Today's launcher (dev loop)
For local development on the kenaz-sandbox repo, launchers live as make
targets:
# Build the image (Linux aarch64 host)
make image-aarch64
# Or, on macOS: download the latest CI-built image
make download-image
# Boot the VM
make run-vm-aarch64
These targets are in
Makefile
in the kenaz-sandbox repo. They're suitable for engineers but not for end
users.
Production launchers (planned)
| Platform | Hypervisor | Status |
|---|---|---|
| macOS (Apple Silicon) | Virtualization.framework | 🚧 planned |
| macOS (Intel) | Virtualization.framework | 🚧 planned |
| Linux (x86_64 + aarch64) | KVM via libvirt or QEMU directly | 🚧 planned |
| Windows | Hyper-V or WHPX-backed QEMU | 🚧 planned |
📝 TODO: document the design once the macOS launcher is decided.
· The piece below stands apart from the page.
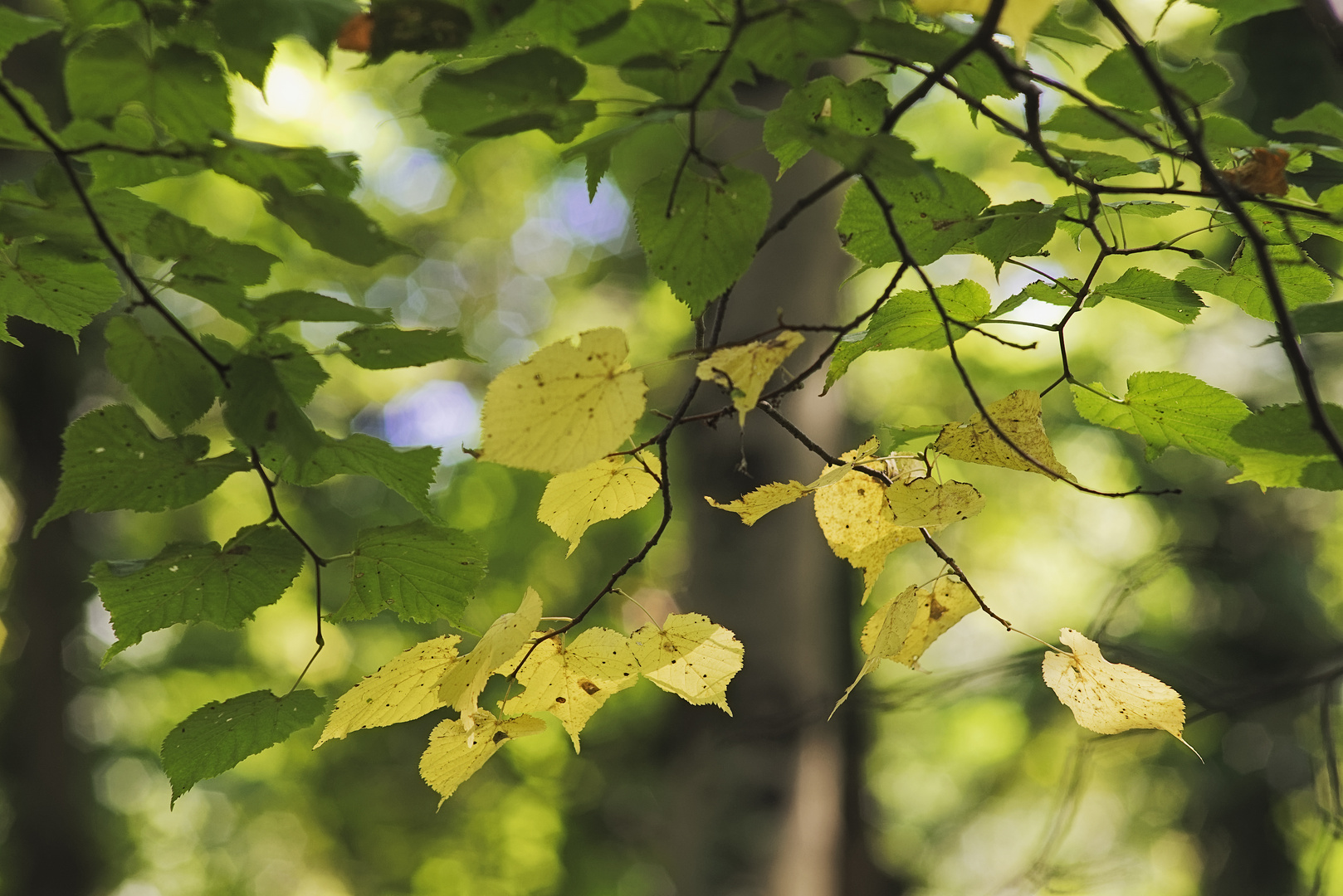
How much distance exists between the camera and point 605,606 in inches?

Open question: ship a Go binary that calls Virtualization.framework via CGo, or ship a small Swift binary and have the Go harness
execit.
VM lifecycle
A session start looks roughly like this:
- Harness decides a new session is needed (user clicked "New session" in the host UI).
- Harness invokes the launcher with a session ID and any per-session config (which workbench build to load, what tools are allowed, etc.).
- Launcher ensures the SigilOS image is present locally (downloads it if not), allocates a fresh ephemeral disk image, and boots the VM with vsock attached.
- SigilOS boots; greetd autologs in; sway starts; the workbench-app systemd service starts and dials the harness over vsock.
- The user does their work. All workbench ↔ harness traffic flows through that vsock socket.
- Harness signals end-of-session; the launcher gracefully shuts down the VM and unlinks the ephemeral disk.
vsock protocol
The host-VM channel is documented in
docs/vsock-protocol.md
in the kenaz-sandbox repo. Summary: length-prefixed JSON messages, one
TCP-like stream per session, with framed events for tool invocations and
prompts.
Image fetch + caching
📝 TODO: document the on-host image cache (where it lives, how it validates checksum, how it knows when to refresh). Today this is implicit in
make download-image— needs to be productionized.